The response should be an exact copy of the records, with the pictures removed.

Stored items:
::::::::::

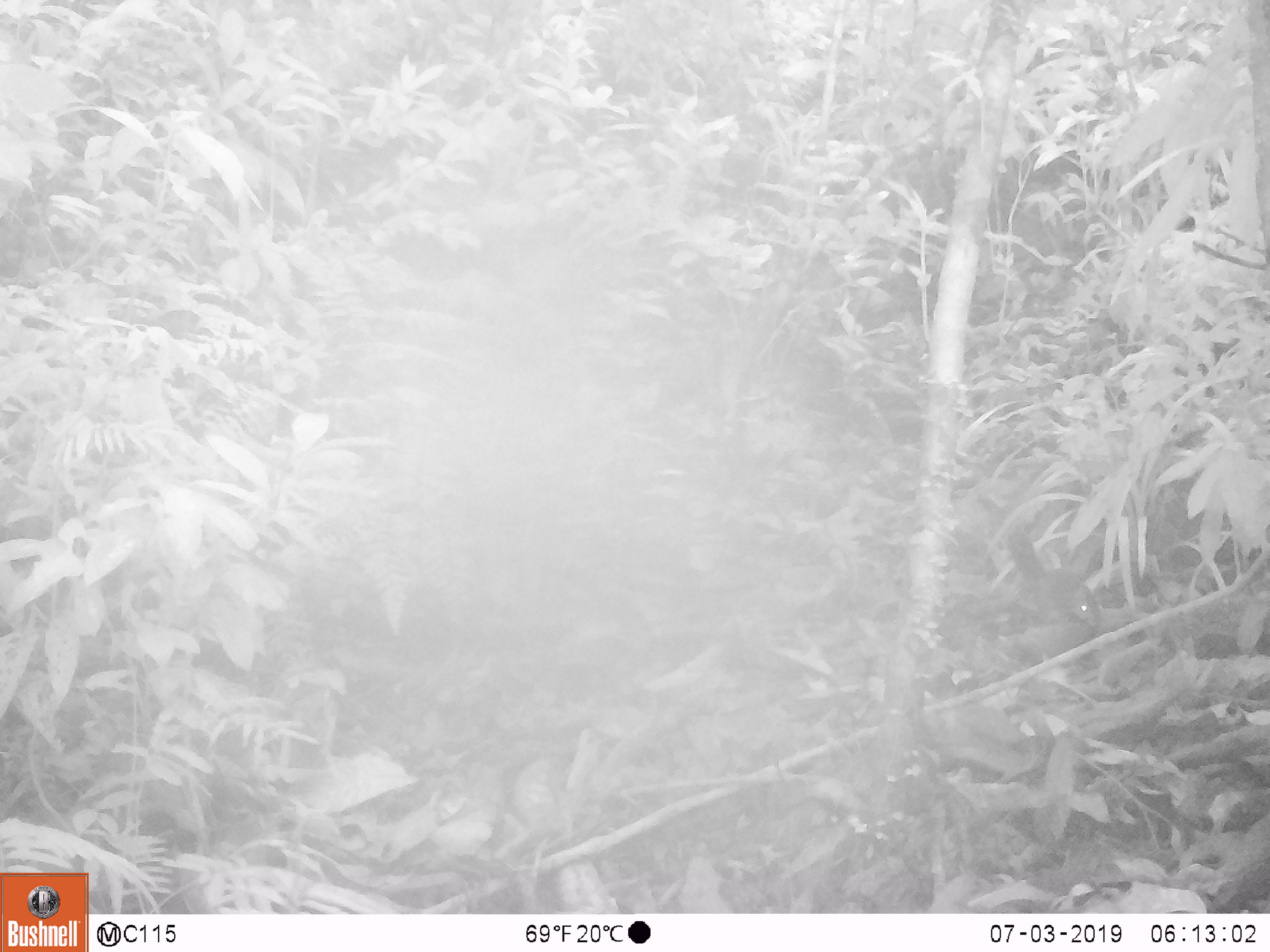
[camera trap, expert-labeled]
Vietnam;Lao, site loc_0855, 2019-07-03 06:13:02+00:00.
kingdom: Animalia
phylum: Chordata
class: Mammalia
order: Rodentia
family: Sciuridae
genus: Dremomys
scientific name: Dremomys rufigenis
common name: red-cheeked squirrel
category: red cheeked squirrel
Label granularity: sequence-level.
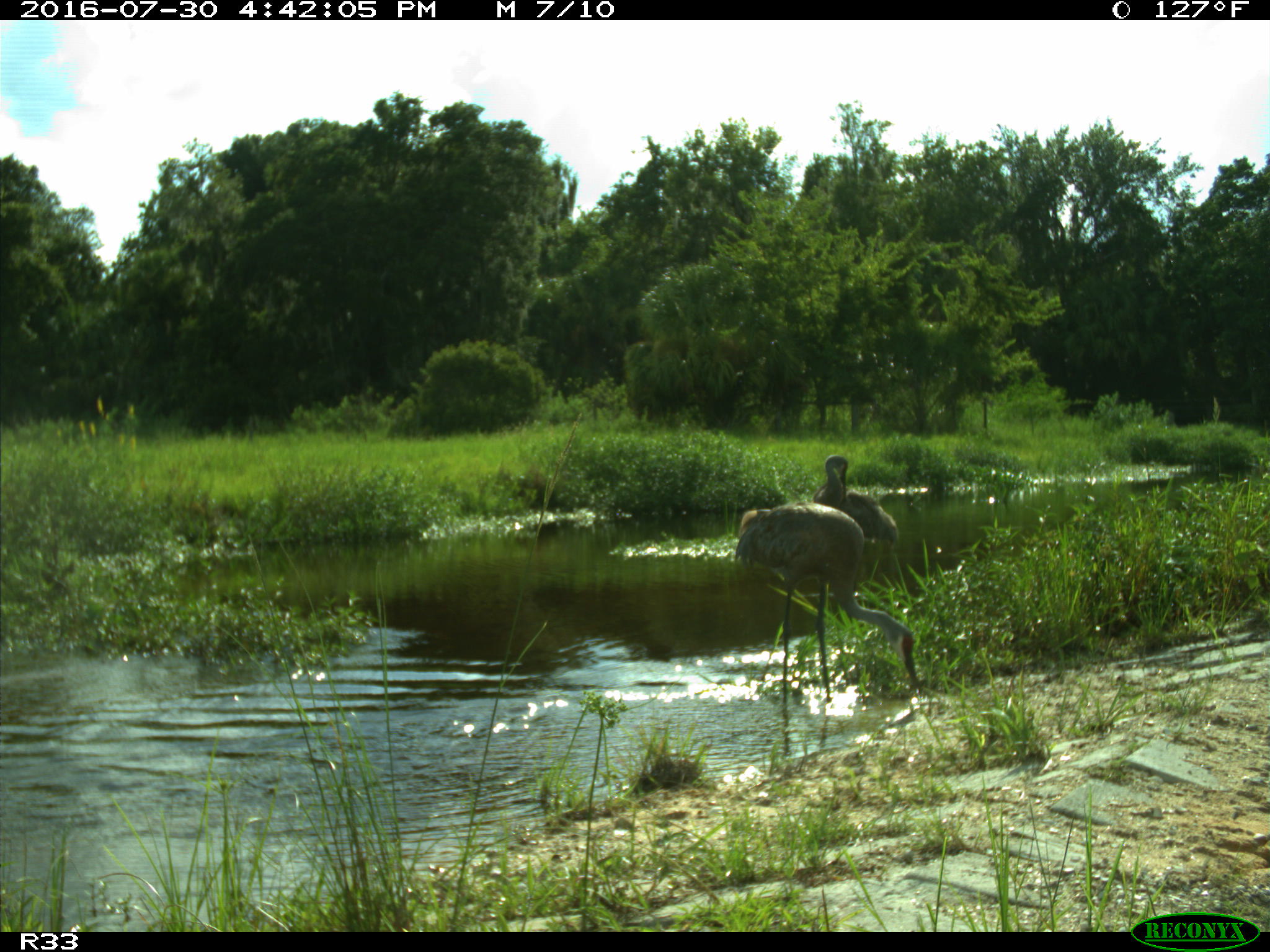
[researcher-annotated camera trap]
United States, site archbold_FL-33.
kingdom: Animalia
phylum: Chordata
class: Aves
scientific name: Aves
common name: birds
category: unidentified bird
Unidentified bird (birds) (Aves).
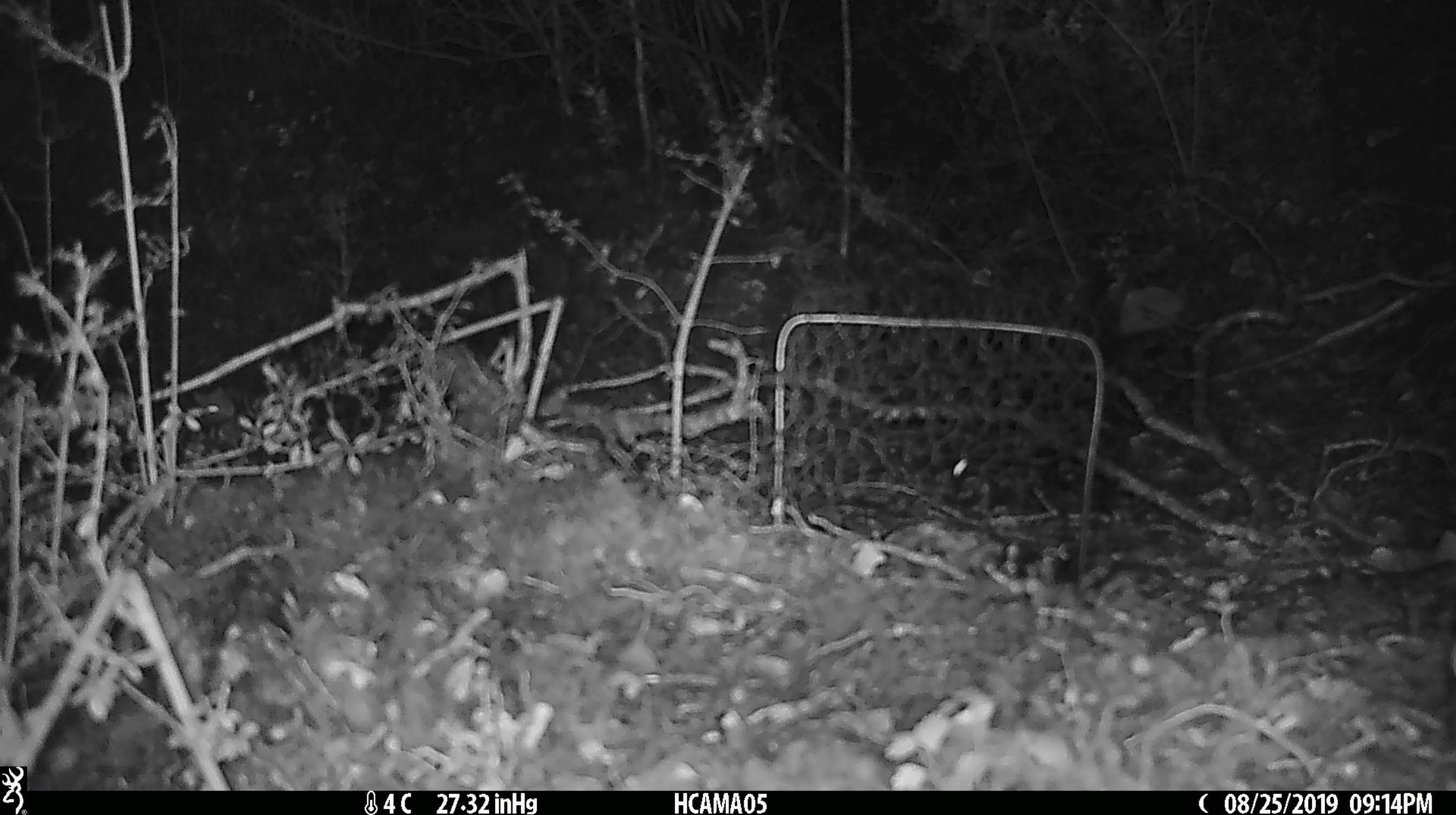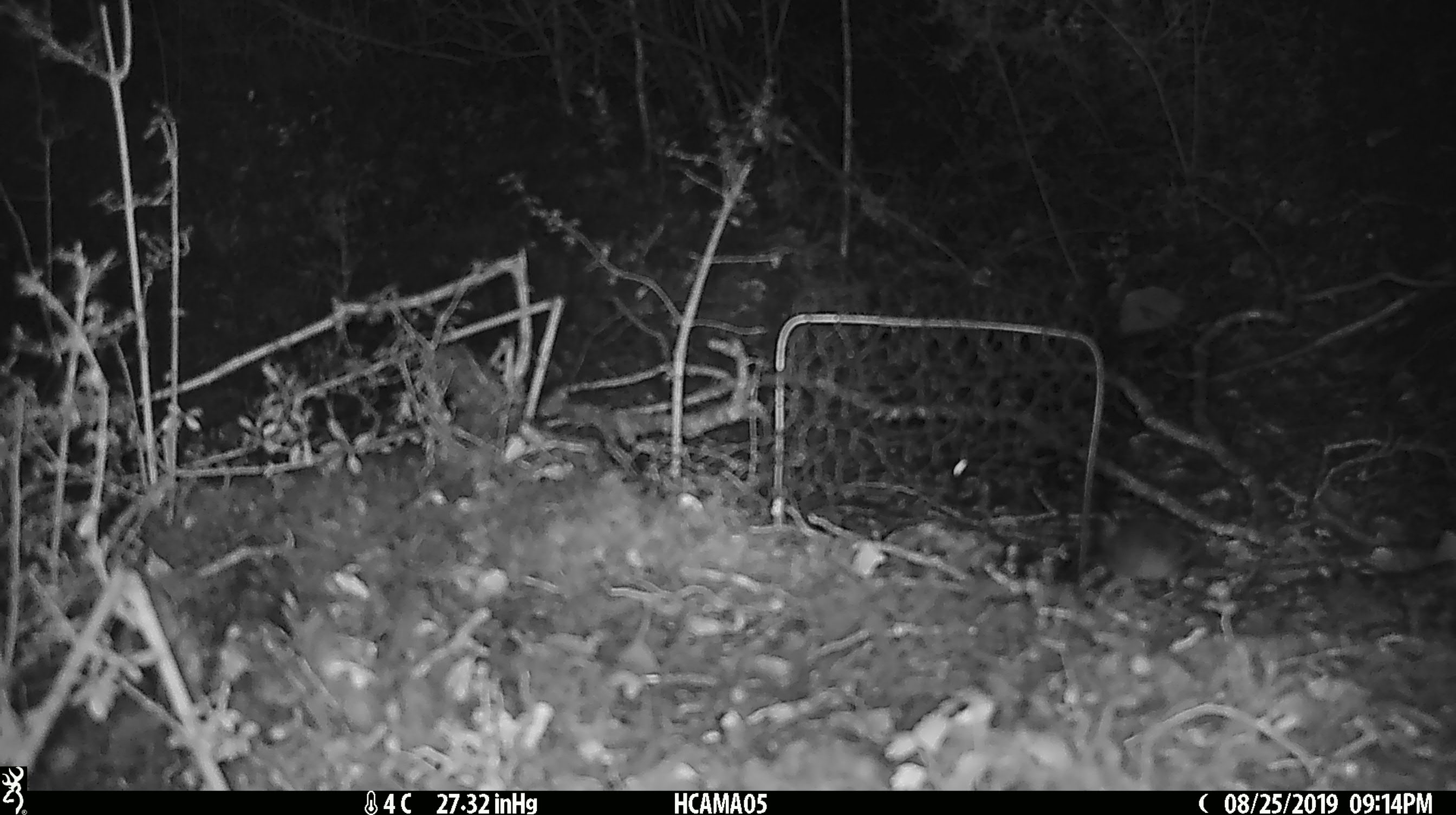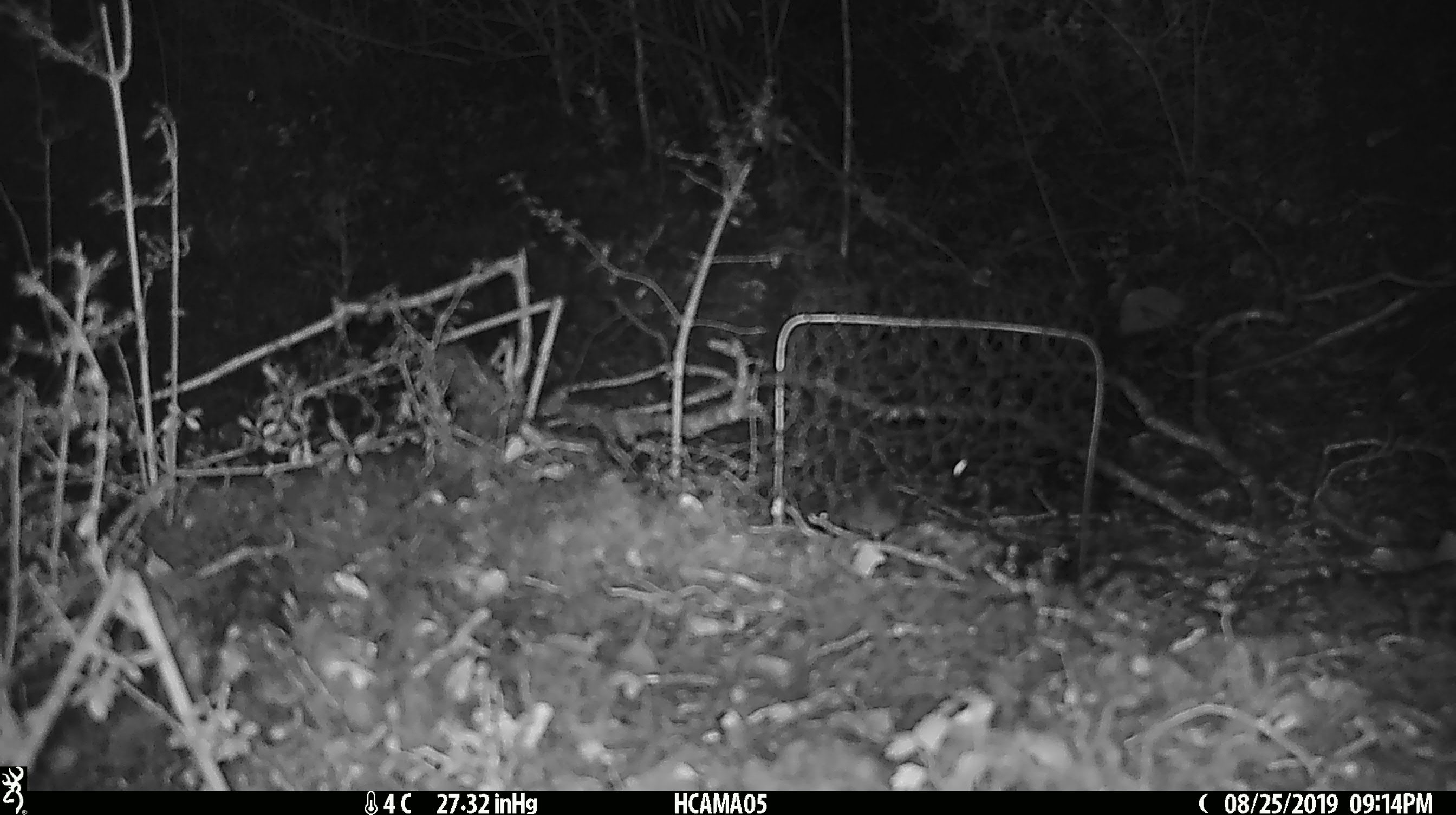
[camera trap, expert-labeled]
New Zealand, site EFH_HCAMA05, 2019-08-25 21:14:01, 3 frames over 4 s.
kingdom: Animalia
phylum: Chordata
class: Mammalia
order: Rodentia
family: Muridae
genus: Mus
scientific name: Mus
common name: mouse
Mouse (Mus).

::::::::::

__Result__
[camera trap, expert-labeled]
Vietnam;Lao, site loc_0855, 2019-07-03 06:13:02+00:00.
kingdom: Animalia
phylum: Chordata
class: Mammalia
order: Rodentia
family: Sciuridae
genus: Dremomys
scientific name: Dremomys rufigenis
common name: red-cheeked squirrel
category: red cheeked squirrel
Label granularity: sequence-level.
[researcher-annotated camera trap]
United States, site archbold_FL-33.
kingdom: Animalia
phylum: Chordata
class: Aves
scientific name: Aves
common name: birds
category: unidentified bird
Unidentified bird (birds) (Aves).
[camera trap, expert-labeled]
New Zealand, site EFH_HCAMA05, 2019-08-25 21:14:01, 3 frames over 4 s.
kingdom: Animalia
phylum: Chordata
class: Mammalia
order: Rodentia
family: Muridae
genus: Mus
scientific name: Mus
common name: mouse
Mouse (Mus).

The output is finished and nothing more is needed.